If you have a love of animals, why not consider an animal career? Sure, working as a veterinarian probably comes to mind, but if you have no interest in animal medicine, there are plenty of other options. For instance, you could spend your days at the zoo as a specialist. You could study animal psychology. You could work as an animal trainer on Hollywood movie sets. A love of animals and deep knowledge about their behaviors can really take you places!
Information technology is advancing at incredible rates. Whether you love video game design, application development, database administration, or dream of creating a startup that revolutionizes the world, a computer career is where it can happen. Just check out a list of computer related jobs and you can see the explosive growth in this field. You will need a sharp mind and a lot of concentration in order to master a programming language. You must also have a love of learning. Since apps and gadgets are continuously being rendered obsolete by new inventions, you will constantly be updating your knowledge and taking courses throughout your career.
Enjoy today, but plan for your future
The careers discussed in this article are only the tip of the iceberg, but at the very least it can generate discussion. If you are in high school, it might be helpful to discuss your job aspirations with your guidance counselor. If you are already in college, set up a meeting with your academic advisor or head to the career services center.

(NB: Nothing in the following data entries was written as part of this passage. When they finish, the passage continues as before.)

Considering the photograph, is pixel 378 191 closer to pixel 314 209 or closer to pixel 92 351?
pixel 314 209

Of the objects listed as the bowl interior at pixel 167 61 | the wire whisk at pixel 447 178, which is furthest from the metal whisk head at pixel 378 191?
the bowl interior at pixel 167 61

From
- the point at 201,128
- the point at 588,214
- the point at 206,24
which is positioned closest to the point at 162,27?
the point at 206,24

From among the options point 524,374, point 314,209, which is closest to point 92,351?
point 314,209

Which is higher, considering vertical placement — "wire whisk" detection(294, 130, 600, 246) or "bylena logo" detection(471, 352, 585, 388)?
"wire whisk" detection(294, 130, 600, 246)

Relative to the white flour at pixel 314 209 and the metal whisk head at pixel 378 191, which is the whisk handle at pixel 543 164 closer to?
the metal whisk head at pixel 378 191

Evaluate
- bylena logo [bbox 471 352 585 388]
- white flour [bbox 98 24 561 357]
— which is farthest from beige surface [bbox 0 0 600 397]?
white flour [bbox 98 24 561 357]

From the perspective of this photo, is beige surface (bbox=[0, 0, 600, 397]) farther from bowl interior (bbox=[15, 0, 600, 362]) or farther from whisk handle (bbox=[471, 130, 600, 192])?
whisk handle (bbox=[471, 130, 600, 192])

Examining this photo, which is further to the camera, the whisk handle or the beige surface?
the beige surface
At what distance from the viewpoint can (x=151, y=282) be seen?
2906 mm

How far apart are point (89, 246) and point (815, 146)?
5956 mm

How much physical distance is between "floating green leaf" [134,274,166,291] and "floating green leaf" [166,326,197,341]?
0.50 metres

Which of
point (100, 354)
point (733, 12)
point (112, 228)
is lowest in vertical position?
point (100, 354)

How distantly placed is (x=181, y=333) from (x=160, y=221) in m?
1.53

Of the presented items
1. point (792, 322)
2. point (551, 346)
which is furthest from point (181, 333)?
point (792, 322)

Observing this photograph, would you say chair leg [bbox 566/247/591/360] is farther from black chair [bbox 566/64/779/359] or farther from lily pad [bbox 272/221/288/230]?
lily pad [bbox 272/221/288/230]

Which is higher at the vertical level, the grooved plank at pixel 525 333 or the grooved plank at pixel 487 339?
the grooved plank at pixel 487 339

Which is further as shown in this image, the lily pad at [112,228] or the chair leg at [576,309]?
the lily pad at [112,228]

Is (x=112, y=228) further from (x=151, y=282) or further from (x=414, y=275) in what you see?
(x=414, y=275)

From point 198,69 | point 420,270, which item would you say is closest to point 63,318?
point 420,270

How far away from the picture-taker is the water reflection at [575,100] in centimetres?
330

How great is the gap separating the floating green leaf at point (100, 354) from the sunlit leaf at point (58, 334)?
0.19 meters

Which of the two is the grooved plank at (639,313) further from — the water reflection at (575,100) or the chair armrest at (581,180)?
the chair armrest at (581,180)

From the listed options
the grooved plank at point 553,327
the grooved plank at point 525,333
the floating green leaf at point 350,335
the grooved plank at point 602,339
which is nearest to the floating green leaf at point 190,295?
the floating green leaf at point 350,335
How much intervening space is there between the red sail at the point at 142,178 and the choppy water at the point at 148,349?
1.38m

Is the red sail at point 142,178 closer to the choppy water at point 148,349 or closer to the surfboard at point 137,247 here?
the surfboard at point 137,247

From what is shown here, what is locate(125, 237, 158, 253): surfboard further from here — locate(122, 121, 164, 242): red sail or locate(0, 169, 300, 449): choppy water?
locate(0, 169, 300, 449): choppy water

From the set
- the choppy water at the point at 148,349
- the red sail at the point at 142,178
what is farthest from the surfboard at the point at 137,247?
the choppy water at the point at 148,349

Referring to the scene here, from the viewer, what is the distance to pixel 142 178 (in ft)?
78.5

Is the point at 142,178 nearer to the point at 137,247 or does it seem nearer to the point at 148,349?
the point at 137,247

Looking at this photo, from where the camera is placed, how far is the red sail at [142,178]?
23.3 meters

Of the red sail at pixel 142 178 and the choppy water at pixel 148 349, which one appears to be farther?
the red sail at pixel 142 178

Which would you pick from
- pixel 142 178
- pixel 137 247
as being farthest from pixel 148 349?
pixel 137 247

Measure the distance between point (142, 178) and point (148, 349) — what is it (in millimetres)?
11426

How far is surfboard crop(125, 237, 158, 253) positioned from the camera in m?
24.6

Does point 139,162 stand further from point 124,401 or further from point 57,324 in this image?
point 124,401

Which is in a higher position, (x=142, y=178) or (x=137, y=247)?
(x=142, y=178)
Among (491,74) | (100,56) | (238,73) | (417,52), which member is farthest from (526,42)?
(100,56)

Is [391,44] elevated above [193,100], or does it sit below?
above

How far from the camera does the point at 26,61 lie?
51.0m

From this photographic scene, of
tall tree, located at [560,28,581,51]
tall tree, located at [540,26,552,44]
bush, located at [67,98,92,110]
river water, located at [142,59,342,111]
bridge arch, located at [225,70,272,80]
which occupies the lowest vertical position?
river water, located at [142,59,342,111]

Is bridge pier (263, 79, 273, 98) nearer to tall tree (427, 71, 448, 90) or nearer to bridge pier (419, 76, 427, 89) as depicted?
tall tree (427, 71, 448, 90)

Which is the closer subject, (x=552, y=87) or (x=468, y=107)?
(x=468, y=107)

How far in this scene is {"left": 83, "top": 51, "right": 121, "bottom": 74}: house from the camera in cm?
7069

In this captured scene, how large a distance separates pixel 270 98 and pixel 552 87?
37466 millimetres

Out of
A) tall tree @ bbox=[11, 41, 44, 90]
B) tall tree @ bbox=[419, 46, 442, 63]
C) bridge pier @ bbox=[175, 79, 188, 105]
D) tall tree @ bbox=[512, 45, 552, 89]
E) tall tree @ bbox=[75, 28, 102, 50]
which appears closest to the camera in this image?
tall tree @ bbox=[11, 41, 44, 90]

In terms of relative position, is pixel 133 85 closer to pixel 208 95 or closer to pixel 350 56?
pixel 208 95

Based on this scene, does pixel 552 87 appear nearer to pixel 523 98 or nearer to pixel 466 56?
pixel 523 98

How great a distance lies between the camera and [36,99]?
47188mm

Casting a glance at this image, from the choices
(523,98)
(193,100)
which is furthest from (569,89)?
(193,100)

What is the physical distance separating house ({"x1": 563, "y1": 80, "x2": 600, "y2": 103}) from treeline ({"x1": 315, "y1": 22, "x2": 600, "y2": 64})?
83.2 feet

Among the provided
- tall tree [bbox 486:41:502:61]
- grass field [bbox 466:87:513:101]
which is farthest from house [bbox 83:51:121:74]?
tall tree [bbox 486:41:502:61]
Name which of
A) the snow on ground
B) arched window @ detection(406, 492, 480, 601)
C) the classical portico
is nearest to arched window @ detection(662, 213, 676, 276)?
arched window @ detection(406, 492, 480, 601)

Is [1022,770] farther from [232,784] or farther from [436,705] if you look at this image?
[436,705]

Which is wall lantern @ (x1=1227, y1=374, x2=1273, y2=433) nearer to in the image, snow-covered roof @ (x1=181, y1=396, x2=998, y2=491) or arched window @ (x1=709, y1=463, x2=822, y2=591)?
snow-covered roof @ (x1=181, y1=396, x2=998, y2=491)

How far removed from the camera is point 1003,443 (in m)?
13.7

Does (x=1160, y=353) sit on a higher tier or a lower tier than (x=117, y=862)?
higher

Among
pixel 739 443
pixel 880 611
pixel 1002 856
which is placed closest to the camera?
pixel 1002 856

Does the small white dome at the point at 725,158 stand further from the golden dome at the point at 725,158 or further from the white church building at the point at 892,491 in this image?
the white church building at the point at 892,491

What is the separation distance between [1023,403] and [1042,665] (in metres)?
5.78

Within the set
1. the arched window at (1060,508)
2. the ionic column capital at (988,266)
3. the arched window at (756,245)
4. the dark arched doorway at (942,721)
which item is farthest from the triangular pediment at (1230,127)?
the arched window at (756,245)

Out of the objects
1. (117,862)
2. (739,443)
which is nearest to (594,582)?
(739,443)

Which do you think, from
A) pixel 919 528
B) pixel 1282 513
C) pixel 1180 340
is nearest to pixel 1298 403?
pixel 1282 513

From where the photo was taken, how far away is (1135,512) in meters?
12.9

Consider getting a part-time job during the academic year or full-time work in the summer. It doesn’t even have to be connected to your future aspirations. Merely having work experience and responsibilities will serve you well, in addition to having a supervisor who can write you a good reference in the future. Of course, finding the right career also starts with being a good student. This means attending your classes, getting your work turned in, and meeting with your professor or instructor if you are struggling. You can also seek academic assistance from online education platform that helps students complete their essays and assignments.
Finally, do not panic if you reach your mid-20s and still have no clue what you want to do. At the same time, recognize that a good job isn’t just going to fall into your lap. It takes effort and even some experimentation. Give an entry-level position a shot and if you don’t enjoy that field of work, move on to something else that might be a better match for your interests and skills. Just stay positive, motivated, keep an open mind, and be willing to work hard to achieve what you want.